### GIVEN TEXT

┌──

# Isoetes Iacustris - Quillwort



## hoppycalif (Apr 7, 2005)

Does anyone have any experience with Isoetes Iacustris? I have just purchased a couple of them to plant in low moderate light, with CO2 and EI fertilizing. I tried one of these several years ago, unsuccessfully. First, it would constantly float out of the substrate. Then, it just gradually died.

My substrate is nutrient rich, one of the parameters the plant is supposed to need, and my light level will be relatively low, the equivalent of about 1.5 watts per gallon. What are the secrets to success with this plant?


----------



## davemonkey (Mar 29, 2008)

I've read that they are perennial, so maybe they need a winter break? Also, I looked at the USDA PlantsDatabse and they seemed to be located naturally in cooler climates.

http://plants.usda.gov/java/profile?symbol=ISLA

So, maybe they need a rest period like some of the Apons. do? Maybe cooler temps in the aquarium? Also it says they are found on stony/rocky soil, so they may rot out if buried too deeply (like Anubias).
Other than that little bit, I know nothing about them, never have kept them.

Here's another site, but you've probably already seen this:

http://en.wikipedia.org/wiki/Isoetes_lacustris

-Dave


----------



## Robert Hudson (Feb 5, 2004)

_I Lacustris_ should grow fine for you. It likes moderately hard water, moderate light, good substrate, with or without C02... should be pretty easy to grow. I never had any problems with it other than it growing too big. Its native to the USA, grows wild in Florida all the way up the coast to canada. It may need more light than that Hoppy


----------



## cs_gardener (Apr 28, 2006)

└──

### RECORDED INFORMATION

┌──

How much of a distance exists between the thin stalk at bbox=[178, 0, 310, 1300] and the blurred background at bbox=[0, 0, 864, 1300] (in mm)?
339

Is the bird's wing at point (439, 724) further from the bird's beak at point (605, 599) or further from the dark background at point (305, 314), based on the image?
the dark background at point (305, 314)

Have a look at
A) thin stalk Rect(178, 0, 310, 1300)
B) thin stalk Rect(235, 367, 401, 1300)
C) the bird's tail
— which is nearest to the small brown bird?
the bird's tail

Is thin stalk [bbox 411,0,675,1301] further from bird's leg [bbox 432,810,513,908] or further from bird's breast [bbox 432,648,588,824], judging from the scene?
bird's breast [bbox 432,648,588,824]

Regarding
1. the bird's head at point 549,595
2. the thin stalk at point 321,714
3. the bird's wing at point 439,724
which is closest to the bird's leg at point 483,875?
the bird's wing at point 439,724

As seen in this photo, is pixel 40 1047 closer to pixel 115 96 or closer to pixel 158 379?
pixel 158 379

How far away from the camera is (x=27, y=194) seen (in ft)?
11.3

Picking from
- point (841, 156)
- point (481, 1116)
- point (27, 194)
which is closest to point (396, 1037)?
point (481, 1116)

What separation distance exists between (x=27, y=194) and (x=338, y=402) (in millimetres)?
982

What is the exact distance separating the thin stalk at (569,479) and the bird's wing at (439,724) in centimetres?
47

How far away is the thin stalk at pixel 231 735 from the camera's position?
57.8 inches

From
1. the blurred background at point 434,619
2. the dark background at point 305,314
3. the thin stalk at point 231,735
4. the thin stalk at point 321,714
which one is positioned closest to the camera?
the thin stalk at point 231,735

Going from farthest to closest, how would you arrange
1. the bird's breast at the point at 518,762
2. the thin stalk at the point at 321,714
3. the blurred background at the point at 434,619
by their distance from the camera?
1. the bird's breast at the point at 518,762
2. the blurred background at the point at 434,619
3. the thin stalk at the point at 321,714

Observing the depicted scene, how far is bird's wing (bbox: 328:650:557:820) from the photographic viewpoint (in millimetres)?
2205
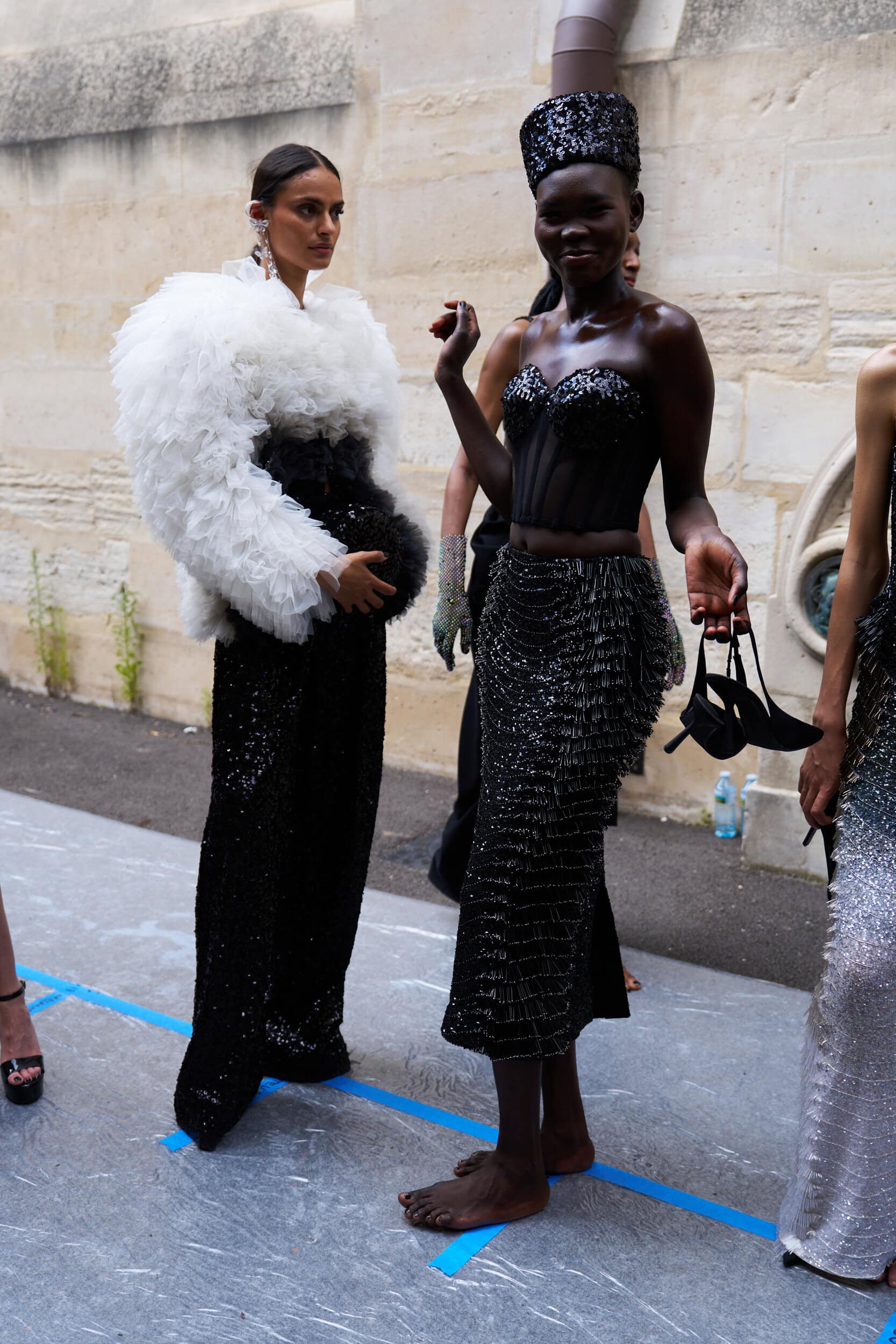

└──

### PROBLEMS
**1.** Recast the paragraph in the quillwort thread that begins "I Lacustris should grow fine for you" as a short bulleted list that keeps its main facts.
**2.** Name every poster whose name appears in a post heading of the quillwort thread.
**3.** Copy the passage of the quillwort thread starting at "So, maybe they" and ending at "have kept them.".
The rows play no part in this work.

### SOLUTIONS IN ORDER
**1.**
- It should grow well and be fairly easy.
- It likes moderately hard water, moderate light and a good substrate, with or without CO2.
- The writer's only problem with it was that it grew too big.
- It is native to the USA and grows wild from Florida up the coast to Canada.
- It may need more light than Hoppy plans to give it.

**2.**
- hoppycalif
- davemonkey
- Robert Hudson
- cs_gardener

**3.**
So, maybe they need a rest period like some of the Apons. do? Maybe cooler temps in the aquarium? Also it says they are found on stony/rocky soil, so they may rot out if buried too deeply (like Anubias).
Other than that little bit, I know nothing about them, never have kept them.